◆ INSTRUCTION ◆
Could you reproduce the material from the line with "How far is [196,205]" through the end, substituting "pedestrian stripe" for "crosswalk stripe" and changing nothing else?

● ● ● ● ● ● ●

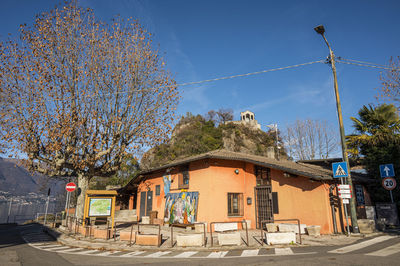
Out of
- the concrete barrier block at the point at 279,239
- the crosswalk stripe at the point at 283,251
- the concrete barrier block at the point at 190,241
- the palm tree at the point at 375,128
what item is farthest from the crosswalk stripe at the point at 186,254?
the palm tree at the point at 375,128

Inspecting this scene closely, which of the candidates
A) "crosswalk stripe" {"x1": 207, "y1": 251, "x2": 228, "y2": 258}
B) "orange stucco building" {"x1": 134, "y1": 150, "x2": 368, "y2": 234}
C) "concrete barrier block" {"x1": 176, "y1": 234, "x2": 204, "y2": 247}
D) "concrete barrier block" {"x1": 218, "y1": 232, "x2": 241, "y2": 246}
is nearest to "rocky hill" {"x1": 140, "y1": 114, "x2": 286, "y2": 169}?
"orange stucco building" {"x1": 134, "y1": 150, "x2": 368, "y2": 234}

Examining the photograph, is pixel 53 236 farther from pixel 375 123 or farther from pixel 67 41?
pixel 375 123

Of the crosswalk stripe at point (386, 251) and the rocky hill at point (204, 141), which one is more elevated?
the rocky hill at point (204, 141)

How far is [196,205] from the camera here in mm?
15578

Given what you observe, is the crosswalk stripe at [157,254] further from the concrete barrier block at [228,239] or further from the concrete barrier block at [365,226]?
the concrete barrier block at [365,226]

● ● ● ● ● ● ●

◆ RESPONSE TO THE EXERCISE ◆
How far is [196,205] from the camera here in mm?
15578

Given what you observe, is the pedestrian stripe at [157,254] further from the concrete barrier block at [228,239] or further from the concrete barrier block at [365,226]?
the concrete barrier block at [365,226]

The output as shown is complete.